> [What the exercise asks]: Show each line below that contains the string "instances".

> [Data excerpts]:
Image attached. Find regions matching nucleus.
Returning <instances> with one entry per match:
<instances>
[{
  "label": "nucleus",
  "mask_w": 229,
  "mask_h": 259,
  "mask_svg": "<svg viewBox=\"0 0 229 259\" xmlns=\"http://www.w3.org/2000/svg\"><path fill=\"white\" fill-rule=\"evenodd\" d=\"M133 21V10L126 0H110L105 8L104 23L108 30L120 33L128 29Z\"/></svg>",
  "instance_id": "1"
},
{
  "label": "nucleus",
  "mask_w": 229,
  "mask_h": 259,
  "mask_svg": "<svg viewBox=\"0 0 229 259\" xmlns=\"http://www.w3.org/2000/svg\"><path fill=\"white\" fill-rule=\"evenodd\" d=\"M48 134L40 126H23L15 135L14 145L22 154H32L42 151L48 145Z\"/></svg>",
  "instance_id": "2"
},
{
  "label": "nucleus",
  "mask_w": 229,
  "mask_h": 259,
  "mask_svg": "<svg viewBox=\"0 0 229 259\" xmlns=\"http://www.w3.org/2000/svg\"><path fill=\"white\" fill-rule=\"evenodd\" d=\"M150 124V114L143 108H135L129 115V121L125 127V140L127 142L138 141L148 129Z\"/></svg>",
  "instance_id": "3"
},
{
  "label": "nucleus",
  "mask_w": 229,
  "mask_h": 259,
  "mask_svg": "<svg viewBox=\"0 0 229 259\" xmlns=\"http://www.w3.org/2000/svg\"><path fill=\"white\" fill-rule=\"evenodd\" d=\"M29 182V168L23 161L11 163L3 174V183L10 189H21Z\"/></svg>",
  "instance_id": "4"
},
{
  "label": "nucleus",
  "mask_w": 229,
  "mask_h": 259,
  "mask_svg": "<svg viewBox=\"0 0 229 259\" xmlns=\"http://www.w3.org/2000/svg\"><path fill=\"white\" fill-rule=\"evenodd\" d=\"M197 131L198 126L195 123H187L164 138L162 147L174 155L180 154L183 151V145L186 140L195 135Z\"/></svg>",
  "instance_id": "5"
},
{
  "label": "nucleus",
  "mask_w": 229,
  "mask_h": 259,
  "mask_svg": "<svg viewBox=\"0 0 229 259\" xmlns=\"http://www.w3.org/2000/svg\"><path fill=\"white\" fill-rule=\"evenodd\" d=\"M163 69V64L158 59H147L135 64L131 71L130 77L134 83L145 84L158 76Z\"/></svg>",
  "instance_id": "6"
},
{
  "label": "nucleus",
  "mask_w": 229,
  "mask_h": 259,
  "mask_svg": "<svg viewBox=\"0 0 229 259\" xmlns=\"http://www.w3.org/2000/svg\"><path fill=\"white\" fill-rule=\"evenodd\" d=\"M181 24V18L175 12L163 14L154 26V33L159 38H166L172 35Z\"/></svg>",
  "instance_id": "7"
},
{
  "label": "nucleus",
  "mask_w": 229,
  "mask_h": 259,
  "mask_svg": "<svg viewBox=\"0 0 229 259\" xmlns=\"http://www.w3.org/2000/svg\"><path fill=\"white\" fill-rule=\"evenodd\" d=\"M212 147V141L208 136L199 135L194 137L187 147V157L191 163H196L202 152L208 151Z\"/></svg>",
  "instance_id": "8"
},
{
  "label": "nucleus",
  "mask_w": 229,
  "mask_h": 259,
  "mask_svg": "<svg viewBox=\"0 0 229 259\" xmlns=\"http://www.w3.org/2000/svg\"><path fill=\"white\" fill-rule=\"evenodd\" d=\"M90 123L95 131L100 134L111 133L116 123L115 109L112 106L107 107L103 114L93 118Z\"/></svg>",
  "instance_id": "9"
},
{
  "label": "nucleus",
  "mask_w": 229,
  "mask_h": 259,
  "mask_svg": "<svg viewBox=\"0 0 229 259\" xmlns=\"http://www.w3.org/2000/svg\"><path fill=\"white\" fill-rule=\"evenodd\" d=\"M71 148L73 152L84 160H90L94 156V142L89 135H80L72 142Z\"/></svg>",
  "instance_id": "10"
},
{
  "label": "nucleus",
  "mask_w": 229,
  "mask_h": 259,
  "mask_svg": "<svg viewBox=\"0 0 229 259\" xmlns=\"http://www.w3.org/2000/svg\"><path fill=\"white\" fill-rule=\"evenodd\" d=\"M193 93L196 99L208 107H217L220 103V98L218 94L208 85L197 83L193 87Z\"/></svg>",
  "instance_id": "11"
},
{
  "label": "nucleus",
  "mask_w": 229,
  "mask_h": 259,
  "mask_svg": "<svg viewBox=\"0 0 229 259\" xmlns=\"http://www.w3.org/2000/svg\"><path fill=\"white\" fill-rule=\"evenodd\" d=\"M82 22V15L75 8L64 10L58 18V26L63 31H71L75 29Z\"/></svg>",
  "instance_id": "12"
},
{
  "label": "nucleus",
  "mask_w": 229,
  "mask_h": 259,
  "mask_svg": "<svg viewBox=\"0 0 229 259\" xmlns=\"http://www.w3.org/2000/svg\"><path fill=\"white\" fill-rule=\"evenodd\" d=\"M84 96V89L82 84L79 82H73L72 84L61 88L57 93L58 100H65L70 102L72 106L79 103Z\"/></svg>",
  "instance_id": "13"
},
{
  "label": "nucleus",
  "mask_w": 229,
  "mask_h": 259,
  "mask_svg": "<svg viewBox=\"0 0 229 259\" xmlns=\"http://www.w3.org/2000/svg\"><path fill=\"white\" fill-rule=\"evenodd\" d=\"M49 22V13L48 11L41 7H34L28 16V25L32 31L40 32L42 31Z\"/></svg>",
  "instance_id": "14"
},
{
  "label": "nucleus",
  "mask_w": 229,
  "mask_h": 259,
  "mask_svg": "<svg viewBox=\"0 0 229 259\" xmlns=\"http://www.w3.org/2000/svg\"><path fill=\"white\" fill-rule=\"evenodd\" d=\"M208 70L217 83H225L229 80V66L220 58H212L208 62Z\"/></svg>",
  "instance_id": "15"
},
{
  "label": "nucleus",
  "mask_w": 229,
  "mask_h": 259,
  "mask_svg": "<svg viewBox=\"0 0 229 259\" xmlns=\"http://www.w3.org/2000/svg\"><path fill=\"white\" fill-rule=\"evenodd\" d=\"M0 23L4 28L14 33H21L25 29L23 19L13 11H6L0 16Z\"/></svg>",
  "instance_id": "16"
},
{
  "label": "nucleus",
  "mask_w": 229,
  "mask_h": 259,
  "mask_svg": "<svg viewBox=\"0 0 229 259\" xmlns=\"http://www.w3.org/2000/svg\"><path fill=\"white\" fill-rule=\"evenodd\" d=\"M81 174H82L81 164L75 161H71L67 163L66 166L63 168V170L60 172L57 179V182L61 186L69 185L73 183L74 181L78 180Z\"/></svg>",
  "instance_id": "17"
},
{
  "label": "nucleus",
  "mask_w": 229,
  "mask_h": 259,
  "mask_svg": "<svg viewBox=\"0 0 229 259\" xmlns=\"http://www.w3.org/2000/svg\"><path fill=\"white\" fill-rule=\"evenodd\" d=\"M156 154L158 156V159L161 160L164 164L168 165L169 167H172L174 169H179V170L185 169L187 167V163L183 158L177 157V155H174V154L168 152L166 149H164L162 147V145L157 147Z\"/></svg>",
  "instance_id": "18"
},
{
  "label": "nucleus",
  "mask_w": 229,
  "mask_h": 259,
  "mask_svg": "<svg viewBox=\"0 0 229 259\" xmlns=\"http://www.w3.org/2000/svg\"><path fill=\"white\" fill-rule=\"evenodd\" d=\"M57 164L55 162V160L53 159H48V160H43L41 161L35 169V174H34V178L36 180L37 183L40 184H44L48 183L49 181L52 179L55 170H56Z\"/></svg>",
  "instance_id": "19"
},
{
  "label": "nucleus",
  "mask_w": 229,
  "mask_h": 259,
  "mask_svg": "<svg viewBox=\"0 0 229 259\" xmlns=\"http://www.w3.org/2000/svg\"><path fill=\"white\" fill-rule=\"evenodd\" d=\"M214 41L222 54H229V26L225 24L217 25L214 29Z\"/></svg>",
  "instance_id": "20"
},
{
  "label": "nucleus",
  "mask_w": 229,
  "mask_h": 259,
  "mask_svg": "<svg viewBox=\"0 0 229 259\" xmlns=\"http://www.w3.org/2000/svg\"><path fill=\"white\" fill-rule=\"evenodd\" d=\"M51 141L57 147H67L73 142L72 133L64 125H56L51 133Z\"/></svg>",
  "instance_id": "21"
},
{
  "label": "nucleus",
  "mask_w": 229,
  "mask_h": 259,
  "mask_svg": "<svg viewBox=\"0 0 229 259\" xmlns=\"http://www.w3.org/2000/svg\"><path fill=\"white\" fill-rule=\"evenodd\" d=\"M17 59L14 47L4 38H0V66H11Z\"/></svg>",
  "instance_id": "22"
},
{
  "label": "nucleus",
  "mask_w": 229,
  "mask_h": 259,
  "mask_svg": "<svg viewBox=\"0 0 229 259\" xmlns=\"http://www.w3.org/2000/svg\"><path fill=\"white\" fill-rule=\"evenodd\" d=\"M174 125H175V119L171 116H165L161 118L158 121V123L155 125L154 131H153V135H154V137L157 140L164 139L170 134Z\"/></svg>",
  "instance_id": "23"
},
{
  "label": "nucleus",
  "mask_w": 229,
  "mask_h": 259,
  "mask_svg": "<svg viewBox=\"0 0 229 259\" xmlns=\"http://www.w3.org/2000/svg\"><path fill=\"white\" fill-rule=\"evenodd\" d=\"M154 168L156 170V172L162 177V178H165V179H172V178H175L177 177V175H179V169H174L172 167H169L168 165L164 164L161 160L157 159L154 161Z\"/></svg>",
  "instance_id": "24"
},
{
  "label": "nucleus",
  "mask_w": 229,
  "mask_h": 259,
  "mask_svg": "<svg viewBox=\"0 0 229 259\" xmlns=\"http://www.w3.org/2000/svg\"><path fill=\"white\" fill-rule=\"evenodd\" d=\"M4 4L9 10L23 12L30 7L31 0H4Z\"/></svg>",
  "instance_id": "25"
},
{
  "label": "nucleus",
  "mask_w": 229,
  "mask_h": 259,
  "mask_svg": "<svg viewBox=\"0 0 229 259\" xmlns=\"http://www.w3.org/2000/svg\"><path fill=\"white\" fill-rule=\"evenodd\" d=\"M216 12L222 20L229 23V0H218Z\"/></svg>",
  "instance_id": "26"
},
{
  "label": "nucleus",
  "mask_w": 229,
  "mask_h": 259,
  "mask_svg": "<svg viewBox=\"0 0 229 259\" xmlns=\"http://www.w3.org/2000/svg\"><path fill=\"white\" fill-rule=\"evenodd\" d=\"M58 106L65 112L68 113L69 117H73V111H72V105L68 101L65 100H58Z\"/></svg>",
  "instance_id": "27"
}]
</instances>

> [Completed task]:
Returning <instances> with one entry per match:
<instances>
</instances>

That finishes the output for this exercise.